Seen in a Veteran's Memorial park, Merrill Wisconsin.
It is of course an artillery piece, but what an odd one. Huge springs! Let's look for additional clues. Here's a view that shows more, although with light that is less good.
These read: 7 inch No. 48 Wt. 1689 lbs. JPF Insp. Watervliet Arsenal 1900. Elsewhere on the gun it says Model 1892 Bethlehem Steel. Although that might be the gun carriage, not the gun proper. Finally, there is a bronze bit that has stamped on it: No. 48 Model of 1895 Watertown Arsenal. I'm a bit confused now. So what is this critter?
To start things off, Watertown Arsenal and Watervliet Arsenal are not the same outfit. The former mostly made gun carriages. The latter made the guns, and as in this case, the howitzers. Howitzers are short, stubby, larger caliber weapons designed to fire shorter distances and at very high angles.
So far so good. But this is a very odd bit of artillery. Most of what you see in assorted war memorials are either WWII surplus stuff or captured items from I or II. This is neither.
It appears to be an item of obsolete coastal artillery. That's a much less common variety of monument, but you can see how they'd get surplused. I've run into one or two in my travels. But nothing like this critter.
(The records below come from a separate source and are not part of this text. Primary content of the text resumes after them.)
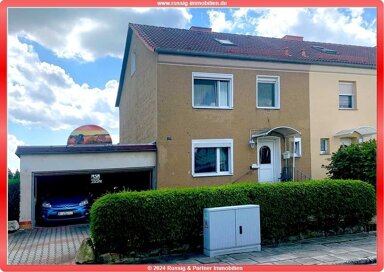 Einfamilienhaus zum Kauf 200.000 € 7 Zimmer 100 m² 348 m² Grundstück Senftenberger Vorstadt Hoyerswerda 02977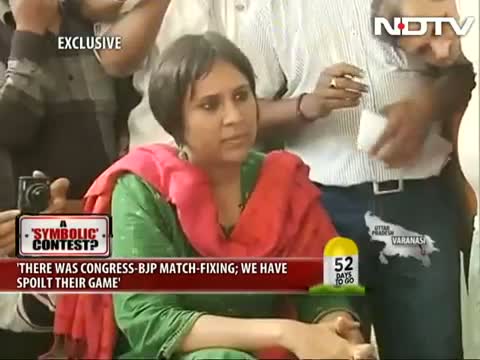 Watch Modi vs Kejriwal: 'symbolic' battle or real fight? (Election 2014) - News Video Video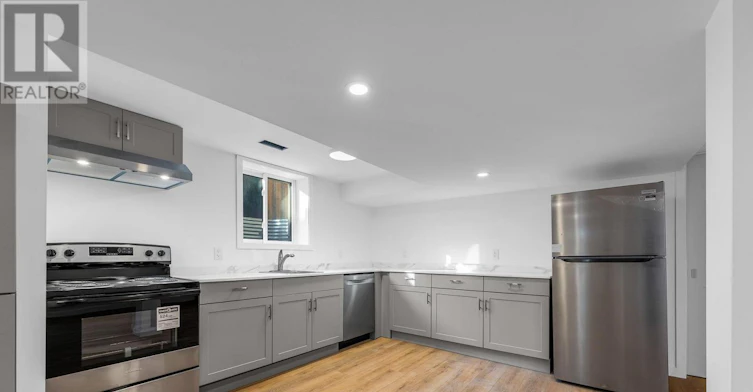 BASEMENT-15 Dexter Drive, Welland, ON, L3C 4B3 - 4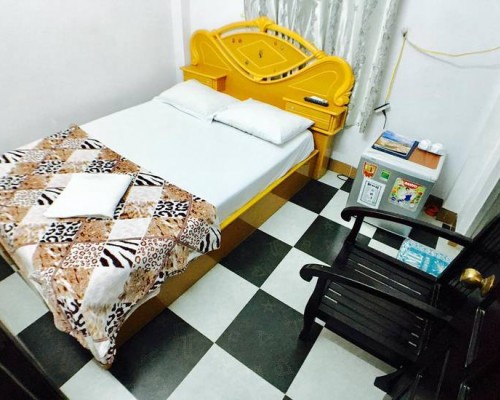 Thien Huong Guesthouse, Нячанг — обзор от турагента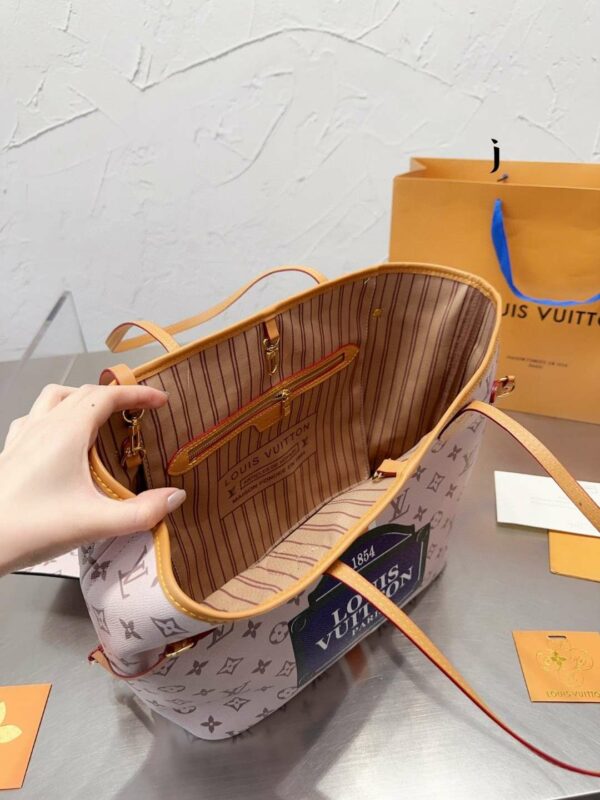 New Arrival LV Handbag L378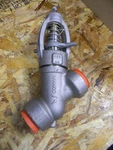Convat 2" Valve Globe Stop 11G2CJ-1057J-6117 Nos. Fixed Price $199.99.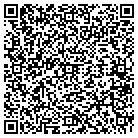 QR code with Tyndall Larry W PhD contacts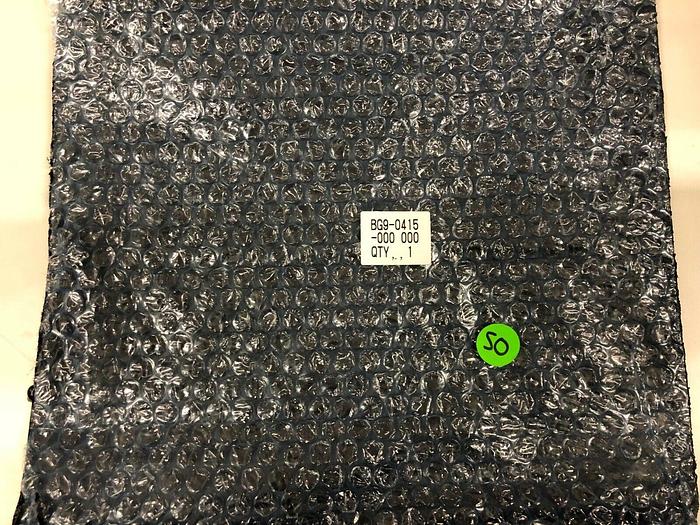 Used CANON BG-0415 BH4-0846-02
Even without the dated plaques it has to be 1890's tech. Earlier artillery pieces would usually have wheels and/or some means to solidly dig into the ground or be welded to the deck of a ship. Every time you fired it the recoil would move the gun and you'd have to reposition it. In 1897 that all changed, when the French unveiled their 75mm cannon with hydraulic recoil dampening. This was the model for all artillery for the next hundred years.
Before that there must have been assorted experiments with springs and similar gadgetry. I've nosed about here and there in sources and can find nothing specific on this "thing", perhaps the internet will toss me an answer.
Was this some low production run experiment? Some boondoggle project right around the Spanish American War when somebody in the War Office bought the fantasy that the Spanish fleet might sail into Boston harbor some day? Who knows.